Monthly Archives: January 2007

Inspired by Eric Even’s excellent book, Domain Driven Design,
I have been studying and using domain driven design for a while. There have a lot of advantages offered by implementing DDD in enterprise applications. I will continue to blog what I learned from DDD later. Among those advantage, one of the most important is to clearly lay out the resposibilites for the classs in the doma layer, such as Entity, Value Object, Service, Repository and Fractory. There has a question always in my mind that if we have move application operations to service class. What methods we need to implement for Entity class? We are trying to avoid AnemicDomainModel. So how do we design our Entity class?
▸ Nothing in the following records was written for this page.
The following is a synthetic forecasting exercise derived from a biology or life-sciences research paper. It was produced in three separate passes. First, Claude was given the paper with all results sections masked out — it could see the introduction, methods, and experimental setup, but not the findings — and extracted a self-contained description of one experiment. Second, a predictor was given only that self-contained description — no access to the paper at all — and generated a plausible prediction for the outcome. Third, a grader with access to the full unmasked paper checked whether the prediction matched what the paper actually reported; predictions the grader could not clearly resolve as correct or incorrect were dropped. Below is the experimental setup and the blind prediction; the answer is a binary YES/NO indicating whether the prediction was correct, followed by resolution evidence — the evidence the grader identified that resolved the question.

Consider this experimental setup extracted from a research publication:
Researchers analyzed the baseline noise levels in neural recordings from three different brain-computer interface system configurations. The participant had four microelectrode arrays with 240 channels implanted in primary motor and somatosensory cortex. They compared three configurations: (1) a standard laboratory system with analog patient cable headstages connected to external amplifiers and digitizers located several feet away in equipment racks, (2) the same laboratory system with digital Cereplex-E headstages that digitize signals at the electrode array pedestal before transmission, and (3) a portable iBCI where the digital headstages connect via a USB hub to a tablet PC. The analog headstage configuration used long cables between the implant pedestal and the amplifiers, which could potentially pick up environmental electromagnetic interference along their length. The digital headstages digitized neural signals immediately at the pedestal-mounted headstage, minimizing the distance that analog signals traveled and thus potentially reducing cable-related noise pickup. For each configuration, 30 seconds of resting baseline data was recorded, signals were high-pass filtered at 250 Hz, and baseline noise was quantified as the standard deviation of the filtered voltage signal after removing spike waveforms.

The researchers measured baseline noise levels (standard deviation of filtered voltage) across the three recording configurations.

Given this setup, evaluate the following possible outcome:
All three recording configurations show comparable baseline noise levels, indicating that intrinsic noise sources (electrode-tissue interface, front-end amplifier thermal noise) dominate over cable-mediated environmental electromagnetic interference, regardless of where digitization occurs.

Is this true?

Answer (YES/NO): NO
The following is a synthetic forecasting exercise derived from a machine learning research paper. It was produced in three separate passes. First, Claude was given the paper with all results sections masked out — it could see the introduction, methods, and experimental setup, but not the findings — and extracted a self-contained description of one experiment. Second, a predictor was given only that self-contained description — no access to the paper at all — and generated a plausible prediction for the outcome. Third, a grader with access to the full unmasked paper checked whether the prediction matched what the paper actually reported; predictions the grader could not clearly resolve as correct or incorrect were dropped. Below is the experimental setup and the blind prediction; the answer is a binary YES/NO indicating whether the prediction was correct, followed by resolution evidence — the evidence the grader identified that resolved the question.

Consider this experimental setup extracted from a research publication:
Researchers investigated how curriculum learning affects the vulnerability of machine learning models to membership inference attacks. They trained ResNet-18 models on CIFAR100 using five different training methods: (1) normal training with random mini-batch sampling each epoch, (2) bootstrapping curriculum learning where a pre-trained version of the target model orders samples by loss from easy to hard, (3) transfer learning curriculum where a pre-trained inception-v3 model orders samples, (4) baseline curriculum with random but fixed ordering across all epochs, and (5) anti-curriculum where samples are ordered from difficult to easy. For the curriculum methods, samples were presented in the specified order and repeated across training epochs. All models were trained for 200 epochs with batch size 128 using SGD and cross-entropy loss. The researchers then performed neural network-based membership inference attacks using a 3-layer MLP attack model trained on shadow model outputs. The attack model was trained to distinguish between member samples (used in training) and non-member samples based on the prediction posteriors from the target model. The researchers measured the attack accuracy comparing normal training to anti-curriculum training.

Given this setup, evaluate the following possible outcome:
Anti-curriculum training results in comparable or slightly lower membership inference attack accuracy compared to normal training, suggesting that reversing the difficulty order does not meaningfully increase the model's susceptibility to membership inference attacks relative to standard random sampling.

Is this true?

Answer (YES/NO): YES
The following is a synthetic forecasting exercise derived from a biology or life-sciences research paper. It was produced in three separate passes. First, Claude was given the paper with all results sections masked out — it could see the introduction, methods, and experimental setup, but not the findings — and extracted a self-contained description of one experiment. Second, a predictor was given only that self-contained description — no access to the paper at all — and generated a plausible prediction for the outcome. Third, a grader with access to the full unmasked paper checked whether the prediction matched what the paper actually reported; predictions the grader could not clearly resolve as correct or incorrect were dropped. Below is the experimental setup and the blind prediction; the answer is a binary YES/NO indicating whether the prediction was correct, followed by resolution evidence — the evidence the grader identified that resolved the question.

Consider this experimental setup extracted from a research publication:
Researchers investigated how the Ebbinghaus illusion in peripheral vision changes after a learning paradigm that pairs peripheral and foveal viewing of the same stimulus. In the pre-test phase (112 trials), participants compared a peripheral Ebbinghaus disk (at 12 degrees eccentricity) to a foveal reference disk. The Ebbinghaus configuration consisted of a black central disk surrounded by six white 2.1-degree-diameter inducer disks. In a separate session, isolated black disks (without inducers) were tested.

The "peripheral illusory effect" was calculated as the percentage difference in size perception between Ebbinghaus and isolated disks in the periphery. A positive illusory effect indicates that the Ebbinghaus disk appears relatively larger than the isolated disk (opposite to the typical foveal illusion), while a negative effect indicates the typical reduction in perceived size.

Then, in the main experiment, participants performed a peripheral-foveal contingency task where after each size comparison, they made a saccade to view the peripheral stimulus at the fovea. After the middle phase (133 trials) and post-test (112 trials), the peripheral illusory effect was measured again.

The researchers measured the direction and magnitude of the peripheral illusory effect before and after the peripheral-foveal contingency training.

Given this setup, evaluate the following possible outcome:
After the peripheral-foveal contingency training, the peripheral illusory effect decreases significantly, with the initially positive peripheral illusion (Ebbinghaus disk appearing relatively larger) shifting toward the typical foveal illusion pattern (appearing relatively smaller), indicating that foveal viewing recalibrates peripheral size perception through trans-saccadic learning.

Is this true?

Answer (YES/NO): YES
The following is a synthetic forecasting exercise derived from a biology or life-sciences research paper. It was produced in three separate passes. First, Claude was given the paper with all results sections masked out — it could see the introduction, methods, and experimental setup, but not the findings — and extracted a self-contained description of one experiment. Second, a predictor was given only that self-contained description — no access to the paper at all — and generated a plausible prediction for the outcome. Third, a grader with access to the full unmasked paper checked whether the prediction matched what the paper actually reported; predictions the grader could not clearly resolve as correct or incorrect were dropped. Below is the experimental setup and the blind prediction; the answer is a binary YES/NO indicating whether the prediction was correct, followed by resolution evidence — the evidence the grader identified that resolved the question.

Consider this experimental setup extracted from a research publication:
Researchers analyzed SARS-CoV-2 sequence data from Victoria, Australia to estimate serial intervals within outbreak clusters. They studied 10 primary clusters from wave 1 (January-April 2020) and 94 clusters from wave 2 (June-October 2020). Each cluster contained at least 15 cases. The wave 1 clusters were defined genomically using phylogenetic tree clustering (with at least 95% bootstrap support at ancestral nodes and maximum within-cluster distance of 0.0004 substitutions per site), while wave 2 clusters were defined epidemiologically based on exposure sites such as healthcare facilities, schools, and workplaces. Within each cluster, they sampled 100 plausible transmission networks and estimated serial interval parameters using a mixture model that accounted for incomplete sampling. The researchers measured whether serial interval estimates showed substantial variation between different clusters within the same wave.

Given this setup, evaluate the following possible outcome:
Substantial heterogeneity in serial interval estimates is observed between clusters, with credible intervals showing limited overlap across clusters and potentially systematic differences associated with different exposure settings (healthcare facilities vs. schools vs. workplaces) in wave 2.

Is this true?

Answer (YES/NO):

Here comes the answer:

“The best definition of “domain object” I’ve found in literature is in Chapter
11 of TimHoward’s book TheSmalltalkDevelopersGuideToVisualWorks
pp.379-381:

“a domain object is a logical container of purely domain
information, usually represents a logical entity in the problem domain space …
In general, domain objects should know how to
recognize which [of their]
references indicate aggregation and which ones indicate association
copy
themselves
maintain business logic
compare themselves to other domain
objects of the same type
facilitate other objects that choose to print or
display them
conduct tests on their domain information”
To this list I
would add
identify themselves
validate themselves
RandyStafford
I would also
add
domain objects direct their persistence
there may be collections of
Domain objects
domain object may contain references to other domain objects
(this is assumed by the first one above).